Johnson Family of Norwich Vermont

The Johnson Family were numerously represented in the early history of the town. Of this family there were several branches. Captain Hezekiah Johnson was an original proprietor of the town and one of its earliest settlers. He settled on the north bank of the Pompanoosuc River near its mouth and fixed his residence where Mr. Richard Waterman now lives. Captain Johnson was born in Woburn, Massachusetts, May 12, 1724, but emigrated to Norwich from Mansfield, Connecticut. He married, at Mansfield, Dorothy Slafter, sister of Deacon John Slafter, January 25, 1750. He was in the fullest sense one of the “fathers of the town.” He was chosen selectman in 1765, ’67, ’68 and 78 and during the fifteen years following the settlement of Norwich held all the most important town offices. He was a member of a committee appointed by the town that laid out most of the earliest roads in town; was also one of the town committee of safety during the Revolutionary war. He gave to the town land for the old burial ground (about two acres), which lies opposite the place of his residence on the south bank of Pompanoosuc river, where his own and the remains of his family are buried, together with many of the early settlers of the northern portion of the town.
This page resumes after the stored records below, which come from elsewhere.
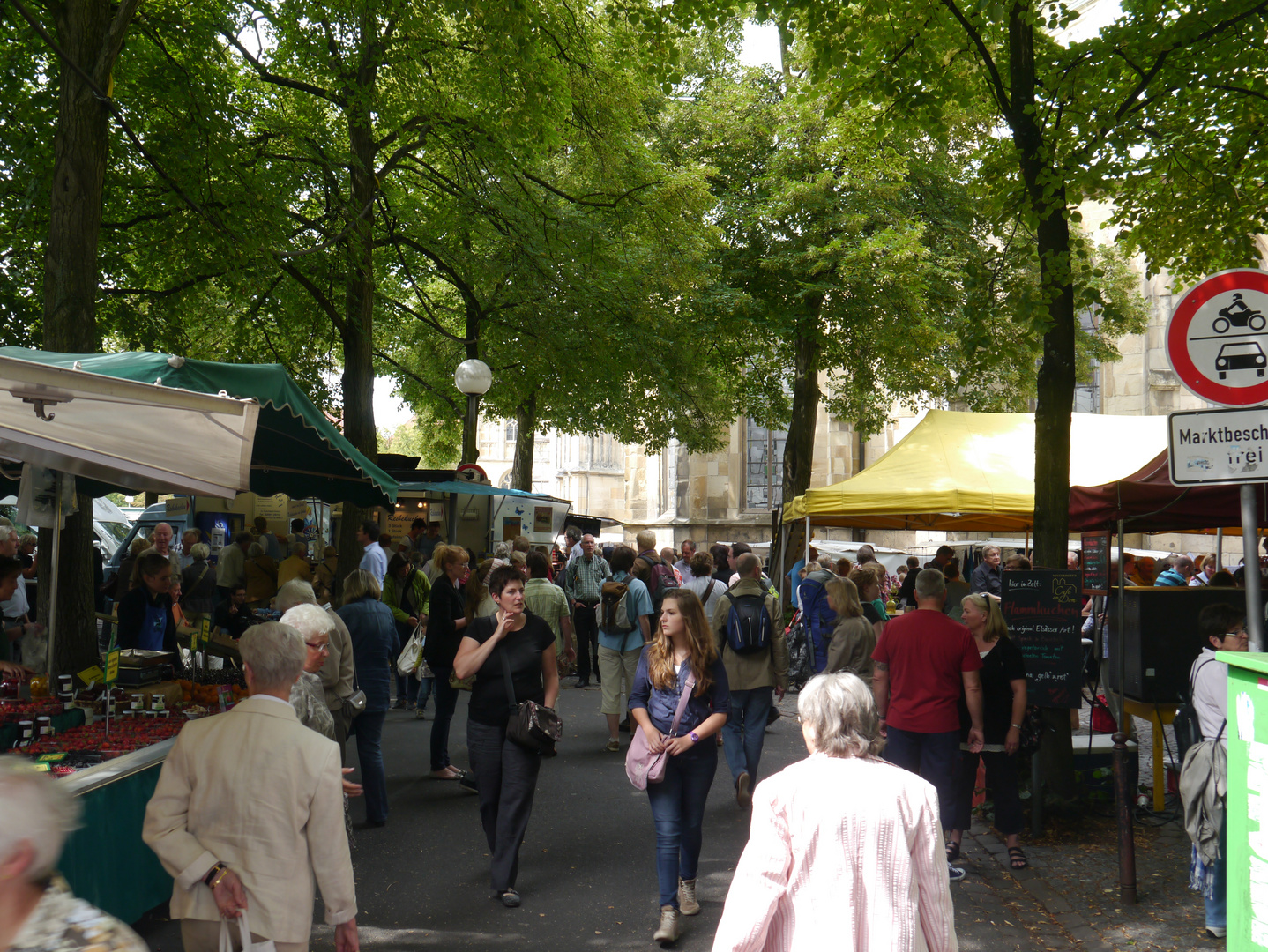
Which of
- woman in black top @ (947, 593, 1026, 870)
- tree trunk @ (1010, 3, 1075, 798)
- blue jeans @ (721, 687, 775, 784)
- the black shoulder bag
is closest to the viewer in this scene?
the black shoulder bag

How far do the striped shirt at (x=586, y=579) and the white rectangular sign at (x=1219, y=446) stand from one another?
910 cm

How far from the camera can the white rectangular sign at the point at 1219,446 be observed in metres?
4.52

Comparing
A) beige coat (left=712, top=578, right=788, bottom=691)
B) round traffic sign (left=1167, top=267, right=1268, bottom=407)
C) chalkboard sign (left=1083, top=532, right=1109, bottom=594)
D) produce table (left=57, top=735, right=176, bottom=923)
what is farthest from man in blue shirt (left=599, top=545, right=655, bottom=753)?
round traffic sign (left=1167, top=267, right=1268, bottom=407)

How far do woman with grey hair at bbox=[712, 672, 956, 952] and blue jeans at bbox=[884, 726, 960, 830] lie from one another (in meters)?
3.64

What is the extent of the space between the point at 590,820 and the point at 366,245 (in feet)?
27.4

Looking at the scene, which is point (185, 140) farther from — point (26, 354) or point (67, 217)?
point (26, 354)

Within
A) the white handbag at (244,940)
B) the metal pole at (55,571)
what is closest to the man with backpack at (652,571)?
the metal pole at (55,571)

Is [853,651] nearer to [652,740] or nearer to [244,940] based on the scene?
[652,740]

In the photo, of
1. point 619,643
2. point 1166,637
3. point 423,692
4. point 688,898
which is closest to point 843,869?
point 688,898

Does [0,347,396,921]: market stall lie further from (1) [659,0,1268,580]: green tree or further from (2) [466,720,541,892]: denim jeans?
(1) [659,0,1268,580]: green tree

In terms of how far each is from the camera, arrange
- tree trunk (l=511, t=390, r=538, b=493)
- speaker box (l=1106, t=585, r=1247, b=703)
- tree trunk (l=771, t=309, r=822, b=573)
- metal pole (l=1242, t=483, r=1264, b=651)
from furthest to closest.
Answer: tree trunk (l=511, t=390, r=538, b=493)
tree trunk (l=771, t=309, r=822, b=573)
speaker box (l=1106, t=585, r=1247, b=703)
metal pole (l=1242, t=483, r=1264, b=651)

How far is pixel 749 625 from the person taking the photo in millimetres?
7391

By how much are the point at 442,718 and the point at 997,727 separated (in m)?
4.37

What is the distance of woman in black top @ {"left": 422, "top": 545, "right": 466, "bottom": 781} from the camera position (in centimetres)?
841
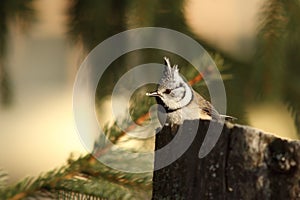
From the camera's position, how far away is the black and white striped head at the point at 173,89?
1.43 meters

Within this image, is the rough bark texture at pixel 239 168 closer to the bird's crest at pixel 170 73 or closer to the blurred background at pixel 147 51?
the bird's crest at pixel 170 73

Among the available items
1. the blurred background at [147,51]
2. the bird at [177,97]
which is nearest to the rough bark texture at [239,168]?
the bird at [177,97]

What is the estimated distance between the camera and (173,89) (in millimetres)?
1439

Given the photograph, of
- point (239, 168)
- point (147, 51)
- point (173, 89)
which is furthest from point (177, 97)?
point (147, 51)

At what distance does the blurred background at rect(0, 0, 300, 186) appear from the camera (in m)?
2.00

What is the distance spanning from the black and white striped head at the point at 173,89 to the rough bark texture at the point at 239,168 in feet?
1.42

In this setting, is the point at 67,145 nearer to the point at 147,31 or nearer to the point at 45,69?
the point at 45,69

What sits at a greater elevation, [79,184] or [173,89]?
[173,89]

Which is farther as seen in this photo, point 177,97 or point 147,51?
point 147,51

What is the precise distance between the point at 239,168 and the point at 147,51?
120 centimetres

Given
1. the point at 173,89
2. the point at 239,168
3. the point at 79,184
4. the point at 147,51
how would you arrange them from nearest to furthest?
1. the point at 239,168
2. the point at 79,184
3. the point at 173,89
4. the point at 147,51

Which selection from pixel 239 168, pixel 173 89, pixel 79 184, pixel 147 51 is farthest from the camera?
pixel 147 51

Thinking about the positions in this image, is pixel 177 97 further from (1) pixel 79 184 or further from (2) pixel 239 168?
(2) pixel 239 168

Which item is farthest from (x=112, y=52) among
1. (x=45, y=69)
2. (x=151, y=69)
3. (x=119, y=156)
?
(x=119, y=156)
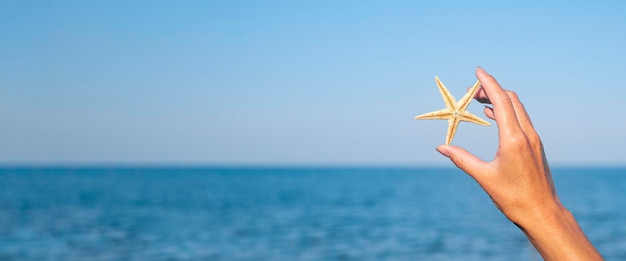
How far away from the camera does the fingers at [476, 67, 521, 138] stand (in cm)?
145

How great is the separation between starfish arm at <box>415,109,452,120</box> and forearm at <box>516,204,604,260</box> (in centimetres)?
104

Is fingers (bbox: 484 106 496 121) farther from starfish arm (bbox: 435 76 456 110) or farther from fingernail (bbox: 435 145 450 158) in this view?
starfish arm (bbox: 435 76 456 110)

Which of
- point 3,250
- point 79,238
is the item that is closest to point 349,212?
point 79,238

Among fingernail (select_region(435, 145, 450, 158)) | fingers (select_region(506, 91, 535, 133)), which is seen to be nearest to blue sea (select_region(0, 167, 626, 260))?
fingernail (select_region(435, 145, 450, 158))

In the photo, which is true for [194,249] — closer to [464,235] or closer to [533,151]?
[464,235]

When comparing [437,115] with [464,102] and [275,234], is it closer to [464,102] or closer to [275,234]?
[464,102]

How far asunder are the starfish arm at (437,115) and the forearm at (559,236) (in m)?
1.04

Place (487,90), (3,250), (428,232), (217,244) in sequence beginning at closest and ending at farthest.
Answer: (487,90) → (3,250) → (217,244) → (428,232)

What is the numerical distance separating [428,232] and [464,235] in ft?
7.82

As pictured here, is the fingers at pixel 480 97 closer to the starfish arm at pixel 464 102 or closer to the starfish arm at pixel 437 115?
the starfish arm at pixel 464 102

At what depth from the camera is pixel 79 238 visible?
1053 inches

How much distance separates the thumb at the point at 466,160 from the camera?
1584 mm

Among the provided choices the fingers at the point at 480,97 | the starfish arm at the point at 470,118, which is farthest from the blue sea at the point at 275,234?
the fingers at the point at 480,97

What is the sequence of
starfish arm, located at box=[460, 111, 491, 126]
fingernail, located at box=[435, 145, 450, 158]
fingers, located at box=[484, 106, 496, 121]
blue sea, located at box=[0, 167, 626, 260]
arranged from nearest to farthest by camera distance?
1. fingernail, located at box=[435, 145, 450, 158]
2. fingers, located at box=[484, 106, 496, 121]
3. starfish arm, located at box=[460, 111, 491, 126]
4. blue sea, located at box=[0, 167, 626, 260]
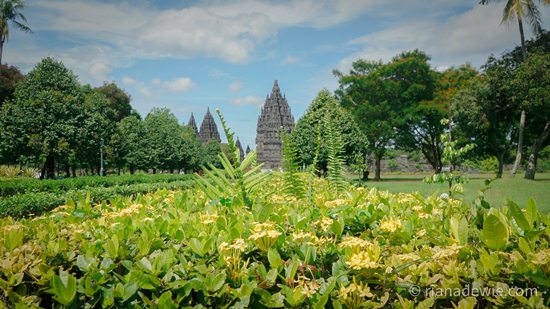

He gave liberally to the endowment of Dartmouth College in 1770 (one hundred acres of land and also a contribution in money). He is described as a man of “sound judgment and benevolent disposition.”

Captain Johnson died Dec. 22, 1806, and Mrs. Johnson died April 24, 1811.

Samuel Slafter Johnson, son of Hezekiah Johnson, and the only one out of a family of six children who survived him, settled in Norwich, but removed late in life to the state of New York. He was twice married and raised a large family of children, all of whom were born in town.

Dorothy, daughter of Capt. Hezekiah Johnson, married Jeremiah Hedges in 1784 and settled in Norwich. One of their daughters, Lucinda Hedges, married Samuel A. Wright, Jr., in 1810. Another daughter, Leanthy, married Joseph Root, also of Norwich, whose descendants, it is believed, still live in town.

Mrs. Hedges died September 16, 1804.